About a year ago, we wrote a post about the difficulty of estimating correlations from historical data. That post showed that even when we know the distribution of the returns of two, uncorrelated assets, our estimate of this correlation using historical returns can vary widely. This study repeatedly sampled returns from the known distribution to estimate the correlation and yielded a 95% confidence interval of -0.21 to 0.21, which, although centered around the true value of 0, shows a significant amount of uncertainty (the range was from -0.54 to 0.59!). The post wraps up with three points about real-world returns that make estimating correlation even trickier:
- Correlation regime changes
- Non-linear return relationships (think correlations going to 1 in market crashes)
This illustrates not only that correlations are inherently difficult to estimate, but also a more general concept that we face every day: an estimate of a parameter is itself a random variable with its own distribution.
Continuing with the correlation example, how can we quantify how far off our estimate might be when we do not have the luxury of knowing the underlying distributions and when we have one sample of returns?
The simplest approach is to stick with the assumption that the underlying distributions are normal and use the formula for standard error for the correlation coefficient.

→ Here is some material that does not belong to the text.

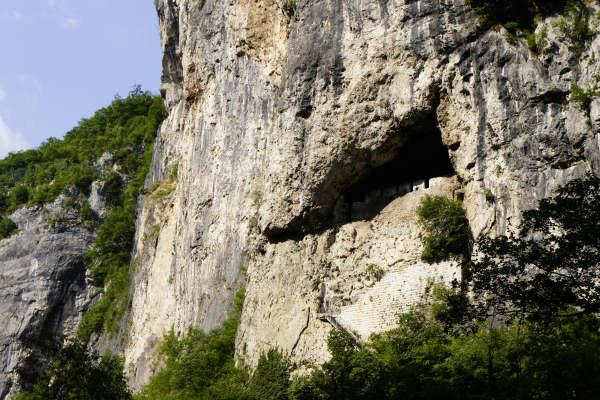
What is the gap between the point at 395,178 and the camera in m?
23.6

With an estimated correlation coefficient of 0.21, the standard error is about 0.13, so the 95% confidence interval includes 0. Using this method, estimated correlation coefficients in the range of -0.25 to 0.25 are not statistically significant from 0 using n=60. Increasing the number of observations used in the calculation would lower this error, but using a longer historical window likely reduces that applicability of the normality assumption.

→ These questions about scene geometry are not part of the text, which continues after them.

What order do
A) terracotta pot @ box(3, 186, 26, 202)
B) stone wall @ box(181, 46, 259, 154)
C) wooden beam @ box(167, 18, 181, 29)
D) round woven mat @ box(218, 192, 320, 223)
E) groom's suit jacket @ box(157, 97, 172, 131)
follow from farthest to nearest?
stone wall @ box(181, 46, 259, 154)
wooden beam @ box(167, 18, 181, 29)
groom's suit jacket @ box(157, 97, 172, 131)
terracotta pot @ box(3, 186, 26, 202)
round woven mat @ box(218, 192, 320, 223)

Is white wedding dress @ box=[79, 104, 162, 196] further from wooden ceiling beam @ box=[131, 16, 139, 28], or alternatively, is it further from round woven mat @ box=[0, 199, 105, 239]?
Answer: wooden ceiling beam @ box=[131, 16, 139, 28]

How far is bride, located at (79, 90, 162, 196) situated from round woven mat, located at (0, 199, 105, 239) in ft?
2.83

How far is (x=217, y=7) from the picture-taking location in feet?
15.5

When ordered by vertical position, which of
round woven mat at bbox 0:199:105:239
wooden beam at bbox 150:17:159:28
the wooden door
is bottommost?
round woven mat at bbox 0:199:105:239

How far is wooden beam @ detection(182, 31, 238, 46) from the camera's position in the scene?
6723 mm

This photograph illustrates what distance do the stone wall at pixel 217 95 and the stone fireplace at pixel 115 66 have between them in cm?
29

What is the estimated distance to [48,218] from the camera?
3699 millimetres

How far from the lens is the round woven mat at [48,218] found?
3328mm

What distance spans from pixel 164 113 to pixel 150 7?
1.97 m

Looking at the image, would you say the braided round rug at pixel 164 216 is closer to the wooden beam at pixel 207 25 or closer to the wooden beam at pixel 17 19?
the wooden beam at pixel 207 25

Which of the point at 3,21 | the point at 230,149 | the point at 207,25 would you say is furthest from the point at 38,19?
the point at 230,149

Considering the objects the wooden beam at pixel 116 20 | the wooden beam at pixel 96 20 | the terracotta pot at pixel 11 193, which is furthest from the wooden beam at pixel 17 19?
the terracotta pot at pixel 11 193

Other techniques exist for computing the standard error of the correlation coefficient estimate, but is a more refined standard error estimate necessary? If I already cannot be sure whether a correlation is 0.25 or -0.25, a technique like mean-variance optimization sure won't yield robust results. The three bullet points listed above tell me that estimating correlations is an inherently losing battle. The joint distribution of returns can constantly evolve thereby rendering my forward looking correlation estimate even more prone to error. Perhaps the most important thing to realize is simply that the estimate can be far away from the true value of the parameter. Knowing that the estimate has an error is the first step toward ensuring that investment strategies are robust to changes in these parameters.

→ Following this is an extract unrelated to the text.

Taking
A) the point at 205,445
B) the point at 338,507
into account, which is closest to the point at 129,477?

Testing models and strategies requires not only testing changes in the inputs stemming from our imperfect estimates (as quantified by the standard error), but also from changes in the actual parameters (i.e. their true value we are trying to estimate) caused by evolution of the markets. Assuming that the underlying relationships do not change, we can find the first layer of sensitivity by answering a question like "How does the strategy perform when the actual correlations are 2 standard errors away from the estimate?" The second layer of sensitivity can be found by answering a question like "How does it perform when correlations go to 1 during a crisis?"
These are the types of questions that underpin sound evaluations of strategies and provide insight into the probable set of risks. Reducing the number of estimated parameters and assumptions that feed into a model simplifies this process greatly.